* SOURCE DATA *
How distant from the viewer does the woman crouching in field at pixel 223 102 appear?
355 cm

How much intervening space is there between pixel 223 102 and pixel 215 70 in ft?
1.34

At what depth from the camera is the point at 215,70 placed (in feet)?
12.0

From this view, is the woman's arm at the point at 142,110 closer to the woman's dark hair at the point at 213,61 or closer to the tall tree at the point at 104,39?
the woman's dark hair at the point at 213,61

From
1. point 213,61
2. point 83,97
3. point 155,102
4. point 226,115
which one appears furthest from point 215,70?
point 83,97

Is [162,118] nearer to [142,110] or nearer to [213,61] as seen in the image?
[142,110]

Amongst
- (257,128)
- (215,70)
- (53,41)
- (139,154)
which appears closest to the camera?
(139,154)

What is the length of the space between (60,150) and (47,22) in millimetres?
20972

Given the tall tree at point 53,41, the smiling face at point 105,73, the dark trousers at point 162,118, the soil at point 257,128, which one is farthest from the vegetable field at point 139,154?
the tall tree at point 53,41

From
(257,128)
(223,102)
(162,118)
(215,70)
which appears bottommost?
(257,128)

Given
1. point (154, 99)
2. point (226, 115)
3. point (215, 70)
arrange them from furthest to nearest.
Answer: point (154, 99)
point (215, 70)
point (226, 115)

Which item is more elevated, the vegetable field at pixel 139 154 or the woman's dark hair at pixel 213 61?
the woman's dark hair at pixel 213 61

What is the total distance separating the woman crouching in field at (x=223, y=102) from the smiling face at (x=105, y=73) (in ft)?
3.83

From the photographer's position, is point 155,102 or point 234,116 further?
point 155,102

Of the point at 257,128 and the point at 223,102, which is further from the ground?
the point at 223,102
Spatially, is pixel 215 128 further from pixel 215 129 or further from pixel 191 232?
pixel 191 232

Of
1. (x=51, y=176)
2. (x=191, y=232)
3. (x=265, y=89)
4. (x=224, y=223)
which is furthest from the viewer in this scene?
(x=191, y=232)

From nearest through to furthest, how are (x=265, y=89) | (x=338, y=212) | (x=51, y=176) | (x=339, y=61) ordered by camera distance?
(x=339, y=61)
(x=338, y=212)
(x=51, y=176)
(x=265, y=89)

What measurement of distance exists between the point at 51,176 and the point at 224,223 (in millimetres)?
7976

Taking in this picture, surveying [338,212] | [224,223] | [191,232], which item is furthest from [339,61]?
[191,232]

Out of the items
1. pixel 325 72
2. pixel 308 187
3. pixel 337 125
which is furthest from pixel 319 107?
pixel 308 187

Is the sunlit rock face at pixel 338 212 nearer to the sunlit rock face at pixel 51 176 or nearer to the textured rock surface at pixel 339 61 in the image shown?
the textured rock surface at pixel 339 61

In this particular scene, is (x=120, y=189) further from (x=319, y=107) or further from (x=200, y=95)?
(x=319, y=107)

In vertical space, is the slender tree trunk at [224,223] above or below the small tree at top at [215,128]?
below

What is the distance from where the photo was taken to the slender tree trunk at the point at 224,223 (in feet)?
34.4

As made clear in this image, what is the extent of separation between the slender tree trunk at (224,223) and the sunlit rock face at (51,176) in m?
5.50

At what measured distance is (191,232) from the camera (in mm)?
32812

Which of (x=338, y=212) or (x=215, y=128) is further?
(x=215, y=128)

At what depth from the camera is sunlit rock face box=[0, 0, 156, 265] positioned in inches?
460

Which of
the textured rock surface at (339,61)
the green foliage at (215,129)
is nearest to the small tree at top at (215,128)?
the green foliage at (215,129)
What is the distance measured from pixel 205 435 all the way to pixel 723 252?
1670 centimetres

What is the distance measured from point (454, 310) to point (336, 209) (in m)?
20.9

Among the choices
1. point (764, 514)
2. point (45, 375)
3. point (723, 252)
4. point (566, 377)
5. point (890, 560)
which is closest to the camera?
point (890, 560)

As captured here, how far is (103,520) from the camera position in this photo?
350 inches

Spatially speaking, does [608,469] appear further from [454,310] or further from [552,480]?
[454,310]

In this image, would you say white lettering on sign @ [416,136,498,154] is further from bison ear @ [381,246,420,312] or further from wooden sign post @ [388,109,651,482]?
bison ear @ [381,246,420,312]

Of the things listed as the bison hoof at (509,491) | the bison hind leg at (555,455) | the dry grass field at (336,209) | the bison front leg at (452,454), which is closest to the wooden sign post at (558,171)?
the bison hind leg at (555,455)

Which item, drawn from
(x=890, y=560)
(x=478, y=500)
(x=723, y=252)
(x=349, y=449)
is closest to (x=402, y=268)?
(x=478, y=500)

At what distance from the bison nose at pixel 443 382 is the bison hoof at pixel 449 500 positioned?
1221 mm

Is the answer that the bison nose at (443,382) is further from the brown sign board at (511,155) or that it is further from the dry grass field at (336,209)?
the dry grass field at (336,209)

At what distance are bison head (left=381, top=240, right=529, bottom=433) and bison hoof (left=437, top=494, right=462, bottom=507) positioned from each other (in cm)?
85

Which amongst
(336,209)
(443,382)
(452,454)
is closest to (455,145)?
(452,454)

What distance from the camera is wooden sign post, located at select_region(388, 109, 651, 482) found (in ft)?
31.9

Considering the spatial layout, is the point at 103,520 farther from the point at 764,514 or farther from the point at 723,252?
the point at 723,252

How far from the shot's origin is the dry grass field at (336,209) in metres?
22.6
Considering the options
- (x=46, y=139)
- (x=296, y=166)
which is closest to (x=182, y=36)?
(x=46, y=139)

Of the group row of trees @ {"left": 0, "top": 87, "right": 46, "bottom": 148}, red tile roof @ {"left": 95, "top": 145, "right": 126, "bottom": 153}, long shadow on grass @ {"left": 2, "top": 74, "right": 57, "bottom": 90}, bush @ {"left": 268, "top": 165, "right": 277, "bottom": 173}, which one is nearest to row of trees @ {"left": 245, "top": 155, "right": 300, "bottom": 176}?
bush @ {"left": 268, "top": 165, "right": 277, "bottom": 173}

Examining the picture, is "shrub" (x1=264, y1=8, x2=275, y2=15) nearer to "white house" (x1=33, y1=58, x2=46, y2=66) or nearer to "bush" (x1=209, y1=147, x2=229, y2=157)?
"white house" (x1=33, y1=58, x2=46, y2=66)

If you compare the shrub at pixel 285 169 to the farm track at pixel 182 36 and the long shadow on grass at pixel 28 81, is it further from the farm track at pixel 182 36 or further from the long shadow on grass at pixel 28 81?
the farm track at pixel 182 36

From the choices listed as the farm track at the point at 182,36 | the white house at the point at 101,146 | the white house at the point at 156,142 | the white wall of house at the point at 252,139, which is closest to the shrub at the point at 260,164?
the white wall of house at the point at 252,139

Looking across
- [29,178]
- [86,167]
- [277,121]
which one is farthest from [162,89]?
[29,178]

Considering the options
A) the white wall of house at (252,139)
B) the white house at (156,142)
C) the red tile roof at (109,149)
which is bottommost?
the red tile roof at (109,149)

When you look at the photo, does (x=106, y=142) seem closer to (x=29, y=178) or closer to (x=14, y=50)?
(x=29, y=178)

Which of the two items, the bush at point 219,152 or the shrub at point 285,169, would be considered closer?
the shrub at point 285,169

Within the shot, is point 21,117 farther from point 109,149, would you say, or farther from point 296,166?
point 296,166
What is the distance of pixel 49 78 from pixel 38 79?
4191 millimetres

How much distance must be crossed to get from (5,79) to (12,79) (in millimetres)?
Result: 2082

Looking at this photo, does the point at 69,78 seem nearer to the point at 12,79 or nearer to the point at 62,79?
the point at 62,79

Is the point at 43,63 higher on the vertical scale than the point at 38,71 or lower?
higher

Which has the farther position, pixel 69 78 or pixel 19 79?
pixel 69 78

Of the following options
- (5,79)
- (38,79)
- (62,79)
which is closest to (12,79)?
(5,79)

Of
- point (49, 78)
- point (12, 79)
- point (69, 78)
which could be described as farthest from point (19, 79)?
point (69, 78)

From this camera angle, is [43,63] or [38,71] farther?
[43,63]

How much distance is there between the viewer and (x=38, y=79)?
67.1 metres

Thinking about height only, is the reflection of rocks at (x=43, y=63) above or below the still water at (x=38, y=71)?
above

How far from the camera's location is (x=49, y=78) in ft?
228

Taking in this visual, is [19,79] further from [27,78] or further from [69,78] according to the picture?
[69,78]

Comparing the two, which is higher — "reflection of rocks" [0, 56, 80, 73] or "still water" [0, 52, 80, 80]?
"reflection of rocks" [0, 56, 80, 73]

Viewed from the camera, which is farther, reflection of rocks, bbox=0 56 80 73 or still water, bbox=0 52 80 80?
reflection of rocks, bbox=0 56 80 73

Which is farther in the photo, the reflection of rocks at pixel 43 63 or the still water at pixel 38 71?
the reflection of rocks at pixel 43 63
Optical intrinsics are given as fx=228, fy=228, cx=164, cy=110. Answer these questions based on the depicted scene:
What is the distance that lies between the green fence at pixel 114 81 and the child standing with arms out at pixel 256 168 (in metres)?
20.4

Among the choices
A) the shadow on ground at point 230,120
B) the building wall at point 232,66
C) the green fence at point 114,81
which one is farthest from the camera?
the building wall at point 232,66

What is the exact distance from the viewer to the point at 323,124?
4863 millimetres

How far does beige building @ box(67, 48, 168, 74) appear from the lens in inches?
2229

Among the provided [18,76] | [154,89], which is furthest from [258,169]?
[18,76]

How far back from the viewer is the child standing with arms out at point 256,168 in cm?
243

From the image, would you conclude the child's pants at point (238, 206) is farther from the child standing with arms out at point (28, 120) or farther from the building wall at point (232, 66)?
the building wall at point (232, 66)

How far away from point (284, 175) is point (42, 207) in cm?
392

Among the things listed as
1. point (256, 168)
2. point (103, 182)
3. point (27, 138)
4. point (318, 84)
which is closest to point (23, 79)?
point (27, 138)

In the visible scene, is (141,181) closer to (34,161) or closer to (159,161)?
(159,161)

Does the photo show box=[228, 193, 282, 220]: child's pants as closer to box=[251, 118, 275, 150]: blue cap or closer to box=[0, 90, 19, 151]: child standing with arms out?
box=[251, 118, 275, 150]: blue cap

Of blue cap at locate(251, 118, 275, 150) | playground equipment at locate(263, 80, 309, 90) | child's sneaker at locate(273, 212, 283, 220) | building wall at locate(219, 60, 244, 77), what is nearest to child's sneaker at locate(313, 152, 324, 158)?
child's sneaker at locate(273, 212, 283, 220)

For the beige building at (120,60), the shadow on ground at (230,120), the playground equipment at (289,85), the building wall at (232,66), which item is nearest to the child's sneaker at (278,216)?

* EXERCISE GOAL *
Set down exactly what runs from the line with "Of blue cap" to the last line of the data above, including both of those lines and no others.

* TASK SOLUTION *
Of blue cap at locate(251, 118, 275, 150) | playground equipment at locate(263, 80, 309, 90) | child's sneaker at locate(273, 212, 283, 220) | building wall at locate(219, 60, 244, 77), what is nearest to child's sneaker at locate(313, 152, 324, 158)?
child's sneaker at locate(273, 212, 283, 220)

For the beige building at (120,60), the shadow on ground at (230,120), the playground equipment at (289,85), the building wall at (232,66), which item is nearest to the child's sneaker at (278,216)?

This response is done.